Looking forward, I want to bring in the work of Mary-Frances O’Connor, author of The Grieving Brain: The surprising science of how we learn from love and loss which Dr. Huberman also references in his podcast. 

O’Connor describes the early stages of grief as an ‘out of control kindergarten, where emotions and thoughts go into overdrive and this is why grief is also physically exhausting.  Essentially, grief is a long and difficult journey, and the lessons come in fits and starts.  When we experience loss, the map our brain works from – of both our inner and outer worlds – is profoundly altered.  For a while, neurons fire out of control, trying to make sense of a changed reality and this takes time.

We do not get over grief – it grows around us.  It is a defining experience that changes our core for the rest of our lives.

I now know that grief isn’t something you get over.  It isn’t something that you move beyond and leave behind.  You can’t rush it, dismiss it, or force yourself to move on from it because our brains and bodies just don’t work like that. Grief is a journey of becoming someone new, someone whose life was touched by another so special that testimony to their life lives on inside our hearts forever.  I know that now, and going through the process invites that love and grief to stay with us forever.

There is a quote by Jamie Anderson that really resonates -  “Grief, I’ve learned, is really just love. It’s all the love you want to give, but cannot. All that unspent love gathers up in the corners of your eyes, the lump in your throat, and in that hollow part of your chest. Grief is just love with no place to go”.
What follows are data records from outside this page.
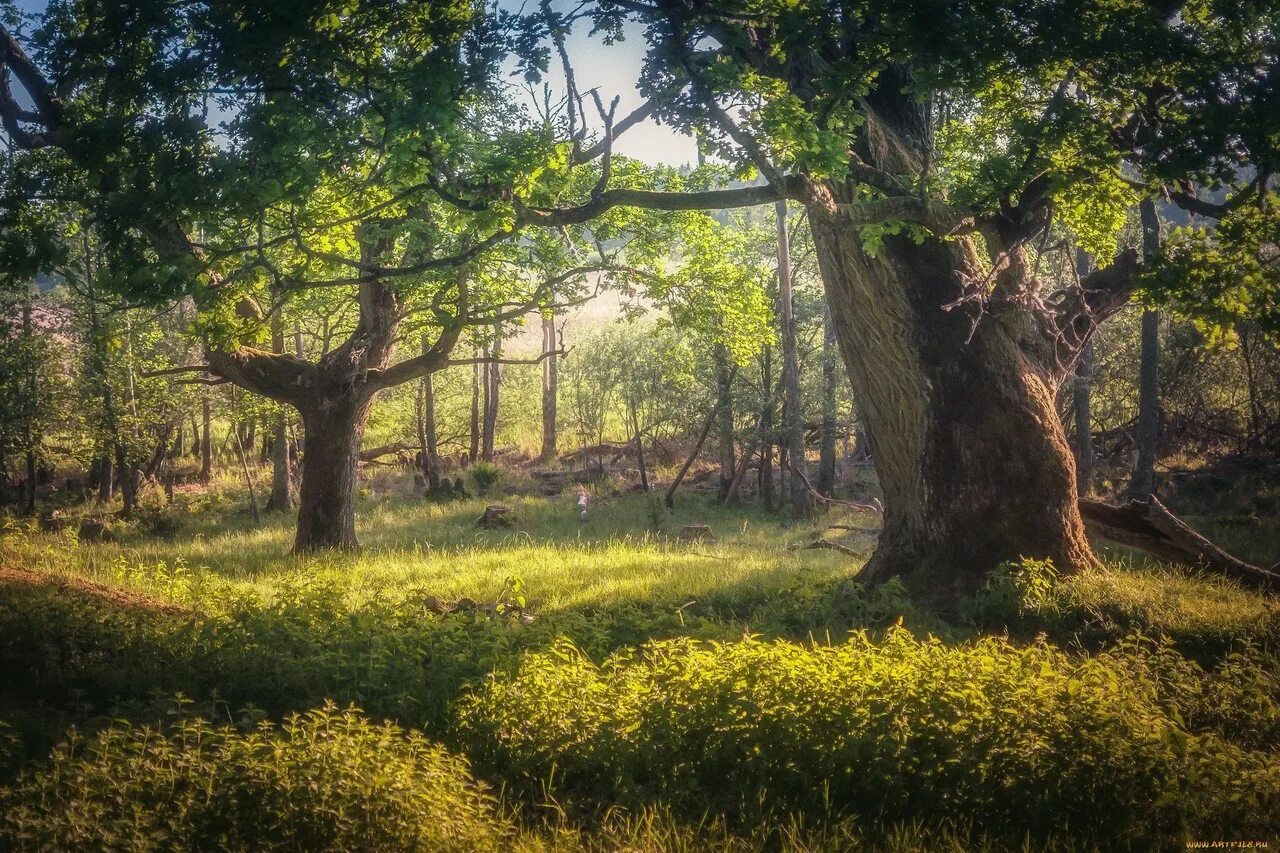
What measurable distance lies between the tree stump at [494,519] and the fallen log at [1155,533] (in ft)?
42.2

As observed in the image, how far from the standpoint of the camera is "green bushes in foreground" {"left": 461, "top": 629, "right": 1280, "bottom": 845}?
470 cm

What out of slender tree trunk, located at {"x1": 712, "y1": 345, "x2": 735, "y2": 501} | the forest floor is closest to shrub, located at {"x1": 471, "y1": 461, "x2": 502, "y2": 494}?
slender tree trunk, located at {"x1": 712, "y1": 345, "x2": 735, "y2": 501}

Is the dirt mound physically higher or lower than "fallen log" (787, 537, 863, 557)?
higher

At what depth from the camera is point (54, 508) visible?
82.7ft

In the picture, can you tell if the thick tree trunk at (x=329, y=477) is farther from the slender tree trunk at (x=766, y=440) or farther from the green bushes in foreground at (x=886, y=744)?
the slender tree trunk at (x=766, y=440)

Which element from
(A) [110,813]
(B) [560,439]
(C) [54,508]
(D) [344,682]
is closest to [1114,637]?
(D) [344,682]

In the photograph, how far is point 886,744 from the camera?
194 inches

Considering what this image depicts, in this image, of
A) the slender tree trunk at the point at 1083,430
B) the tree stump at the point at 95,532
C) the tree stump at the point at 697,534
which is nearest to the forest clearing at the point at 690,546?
the tree stump at the point at 697,534

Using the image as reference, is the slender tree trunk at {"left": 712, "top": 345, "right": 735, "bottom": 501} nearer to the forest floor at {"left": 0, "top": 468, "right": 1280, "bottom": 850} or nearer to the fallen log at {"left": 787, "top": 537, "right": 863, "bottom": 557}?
the fallen log at {"left": 787, "top": 537, "right": 863, "bottom": 557}

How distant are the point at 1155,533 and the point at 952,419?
3.34 metres

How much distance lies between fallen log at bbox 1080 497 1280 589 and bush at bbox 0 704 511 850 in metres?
8.35

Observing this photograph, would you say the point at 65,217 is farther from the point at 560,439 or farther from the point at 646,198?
the point at 560,439

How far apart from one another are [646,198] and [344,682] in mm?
5178

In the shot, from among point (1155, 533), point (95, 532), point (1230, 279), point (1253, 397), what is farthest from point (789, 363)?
point (95, 532)
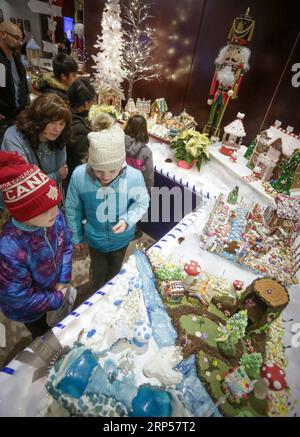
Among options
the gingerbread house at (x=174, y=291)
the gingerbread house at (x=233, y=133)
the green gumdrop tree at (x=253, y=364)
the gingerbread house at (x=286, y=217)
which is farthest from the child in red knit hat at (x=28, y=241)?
the gingerbread house at (x=233, y=133)

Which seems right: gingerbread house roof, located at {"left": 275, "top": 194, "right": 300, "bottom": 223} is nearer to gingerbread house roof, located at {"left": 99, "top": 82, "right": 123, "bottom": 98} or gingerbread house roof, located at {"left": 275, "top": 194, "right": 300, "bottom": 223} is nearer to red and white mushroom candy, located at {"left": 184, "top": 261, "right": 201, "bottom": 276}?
red and white mushroom candy, located at {"left": 184, "top": 261, "right": 201, "bottom": 276}

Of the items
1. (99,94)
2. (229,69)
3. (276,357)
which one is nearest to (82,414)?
(276,357)

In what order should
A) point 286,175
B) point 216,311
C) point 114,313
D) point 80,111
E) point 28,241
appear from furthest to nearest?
point 286,175
point 80,111
point 216,311
point 114,313
point 28,241

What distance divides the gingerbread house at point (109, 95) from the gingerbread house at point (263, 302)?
350 cm

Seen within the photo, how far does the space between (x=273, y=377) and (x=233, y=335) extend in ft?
0.73

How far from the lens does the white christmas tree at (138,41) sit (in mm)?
3596

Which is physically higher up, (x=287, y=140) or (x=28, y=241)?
(x=287, y=140)

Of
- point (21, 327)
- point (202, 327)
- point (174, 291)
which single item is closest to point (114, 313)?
point (174, 291)

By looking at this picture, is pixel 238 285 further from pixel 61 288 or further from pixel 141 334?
pixel 61 288

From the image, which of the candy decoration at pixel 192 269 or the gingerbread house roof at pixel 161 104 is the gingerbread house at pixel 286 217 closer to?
the candy decoration at pixel 192 269

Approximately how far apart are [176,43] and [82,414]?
407cm

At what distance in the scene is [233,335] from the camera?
125cm

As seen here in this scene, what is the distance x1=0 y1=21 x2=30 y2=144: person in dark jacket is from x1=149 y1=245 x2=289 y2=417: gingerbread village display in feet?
8.43

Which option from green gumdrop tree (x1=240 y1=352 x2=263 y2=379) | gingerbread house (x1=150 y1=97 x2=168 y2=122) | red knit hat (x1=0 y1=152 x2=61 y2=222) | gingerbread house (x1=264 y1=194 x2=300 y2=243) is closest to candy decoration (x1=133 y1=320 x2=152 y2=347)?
green gumdrop tree (x1=240 y1=352 x2=263 y2=379)
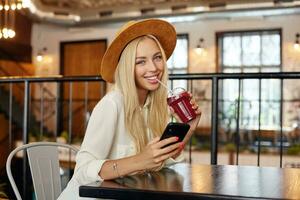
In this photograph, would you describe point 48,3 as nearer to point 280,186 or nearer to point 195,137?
point 195,137

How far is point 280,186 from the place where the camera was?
129 cm

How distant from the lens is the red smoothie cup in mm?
1496

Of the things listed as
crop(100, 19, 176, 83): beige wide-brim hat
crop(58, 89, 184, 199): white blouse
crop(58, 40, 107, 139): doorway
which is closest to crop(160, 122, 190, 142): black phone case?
crop(58, 89, 184, 199): white blouse

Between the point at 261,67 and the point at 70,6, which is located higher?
the point at 70,6

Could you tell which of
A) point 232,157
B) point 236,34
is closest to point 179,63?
point 236,34

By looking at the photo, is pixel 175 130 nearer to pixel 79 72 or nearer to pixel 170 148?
pixel 170 148

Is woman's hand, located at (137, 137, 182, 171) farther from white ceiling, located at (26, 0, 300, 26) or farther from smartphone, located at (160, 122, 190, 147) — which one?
white ceiling, located at (26, 0, 300, 26)

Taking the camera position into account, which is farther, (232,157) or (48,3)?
(48,3)

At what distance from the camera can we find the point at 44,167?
196cm

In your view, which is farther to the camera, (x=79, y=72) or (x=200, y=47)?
(x=79, y=72)

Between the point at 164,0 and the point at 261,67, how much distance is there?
2982 millimetres

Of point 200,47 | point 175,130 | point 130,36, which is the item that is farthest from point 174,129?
point 200,47

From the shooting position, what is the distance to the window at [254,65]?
1041cm

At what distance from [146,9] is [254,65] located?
3.13 meters
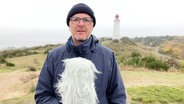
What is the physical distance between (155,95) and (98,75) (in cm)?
727

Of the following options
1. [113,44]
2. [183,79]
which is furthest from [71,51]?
[113,44]

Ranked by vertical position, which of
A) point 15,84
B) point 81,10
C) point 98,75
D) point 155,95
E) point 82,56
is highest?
point 81,10

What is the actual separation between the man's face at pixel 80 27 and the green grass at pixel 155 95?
20.1ft

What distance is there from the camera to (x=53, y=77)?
2.95 metres

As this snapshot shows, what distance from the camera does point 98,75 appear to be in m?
2.89

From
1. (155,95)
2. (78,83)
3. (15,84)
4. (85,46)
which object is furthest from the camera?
(15,84)

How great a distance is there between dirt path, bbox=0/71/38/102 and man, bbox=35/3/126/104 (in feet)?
33.9

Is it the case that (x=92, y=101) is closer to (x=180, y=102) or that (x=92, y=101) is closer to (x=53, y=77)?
(x=53, y=77)

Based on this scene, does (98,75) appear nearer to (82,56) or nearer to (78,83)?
(82,56)

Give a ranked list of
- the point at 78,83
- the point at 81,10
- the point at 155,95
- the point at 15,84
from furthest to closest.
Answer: the point at 15,84, the point at 155,95, the point at 81,10, the point at 78,83

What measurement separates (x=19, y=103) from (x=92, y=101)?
6.95 metres

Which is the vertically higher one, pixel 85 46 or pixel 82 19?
pixel 82 19

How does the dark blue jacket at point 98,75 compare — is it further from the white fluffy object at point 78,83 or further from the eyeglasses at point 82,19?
the white fluffy object at point 78,83

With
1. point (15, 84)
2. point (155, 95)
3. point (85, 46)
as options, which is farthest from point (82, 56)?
point (15, 84)
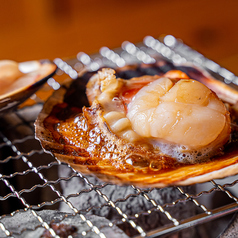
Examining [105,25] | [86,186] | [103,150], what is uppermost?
[105,25]

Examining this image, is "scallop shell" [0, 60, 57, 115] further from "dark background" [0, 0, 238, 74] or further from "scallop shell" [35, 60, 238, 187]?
"dark background" [0, 0, 238, 74]

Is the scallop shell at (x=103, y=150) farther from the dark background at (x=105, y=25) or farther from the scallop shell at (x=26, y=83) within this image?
the dark background at (x=105, y=25)

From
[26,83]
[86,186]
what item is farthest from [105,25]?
[86,186]

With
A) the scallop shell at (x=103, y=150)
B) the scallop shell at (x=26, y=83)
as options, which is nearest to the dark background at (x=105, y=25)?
the scallop shell at (x=26, y=83)

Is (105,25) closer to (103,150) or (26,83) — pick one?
(26,83)

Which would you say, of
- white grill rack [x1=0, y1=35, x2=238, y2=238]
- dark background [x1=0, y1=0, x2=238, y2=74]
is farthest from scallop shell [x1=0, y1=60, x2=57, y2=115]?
dark background [x1=0, y1=0, x2=238, y2=74]
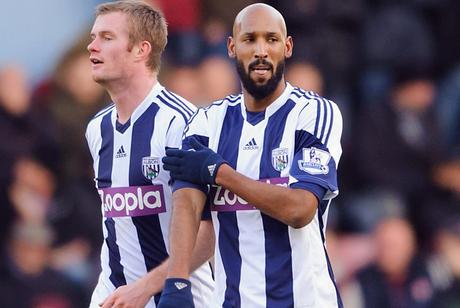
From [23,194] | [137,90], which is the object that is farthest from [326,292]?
[23,194]

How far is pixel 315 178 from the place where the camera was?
592 cm

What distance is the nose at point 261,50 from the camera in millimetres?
6004

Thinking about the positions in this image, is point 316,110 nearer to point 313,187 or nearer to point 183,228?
point 313,187

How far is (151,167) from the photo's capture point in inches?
262

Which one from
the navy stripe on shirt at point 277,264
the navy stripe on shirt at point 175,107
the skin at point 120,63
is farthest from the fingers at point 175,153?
the skin at point 120,63

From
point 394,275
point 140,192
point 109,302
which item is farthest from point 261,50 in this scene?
point 394,275

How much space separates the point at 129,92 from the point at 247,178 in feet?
4.00

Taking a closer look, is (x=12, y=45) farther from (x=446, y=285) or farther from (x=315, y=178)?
(x=315, y=178)

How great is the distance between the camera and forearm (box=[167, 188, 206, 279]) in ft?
19.7

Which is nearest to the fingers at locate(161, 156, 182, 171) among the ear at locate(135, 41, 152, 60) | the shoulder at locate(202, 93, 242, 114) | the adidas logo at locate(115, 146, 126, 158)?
the shoulder at locate(202, 93, 242, 114)

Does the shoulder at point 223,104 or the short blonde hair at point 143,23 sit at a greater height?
the short blonde hair at point 143,23

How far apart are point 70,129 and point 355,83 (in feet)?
8.72

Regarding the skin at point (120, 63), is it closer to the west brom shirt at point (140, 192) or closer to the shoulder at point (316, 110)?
the west brom shirt at point (140, 192)

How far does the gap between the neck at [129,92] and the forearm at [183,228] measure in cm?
91
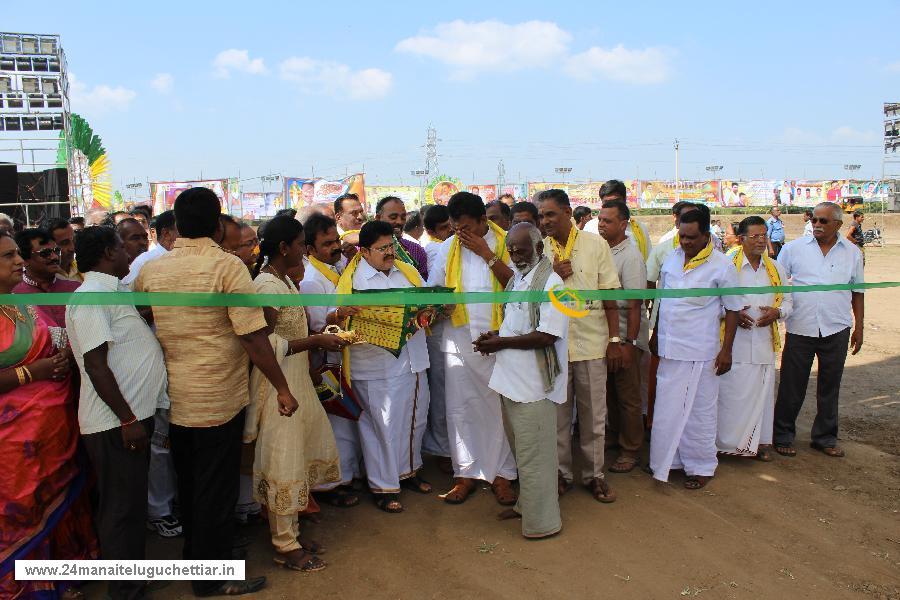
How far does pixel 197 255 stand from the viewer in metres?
3.06

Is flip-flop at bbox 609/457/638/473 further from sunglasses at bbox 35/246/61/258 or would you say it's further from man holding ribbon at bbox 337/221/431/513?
sunglasses at bbox 35/246/61/258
There is an article called Growing Around Grief: another way of Looking at Grief and Recovery, by Dr. Louis Tonkin, written in 1996, where she tells the story of a mother whose child had died years before and the mother makes a sketch to express how she expected her grief to unfold and how it actually did.

In essence, she did not describe her grief as shrinking over time, instead, it remained the same but her life around it grew larger, her grief was always there and she spent time within it when needed, but she was able to experience life also and this is where the concept ‘Growth Around Grief’ was born.

This is further described in the powerful TED Talk by Nora McInerny (2018), in which she talks about how we can never truly move on from grief, only move forward with the grief as a fundamental part of us. Although her experiences are through the lens of losing a child, Dad, and husband, it is relevant for any type of grief, so do check it out, if it is relevant for you at this time.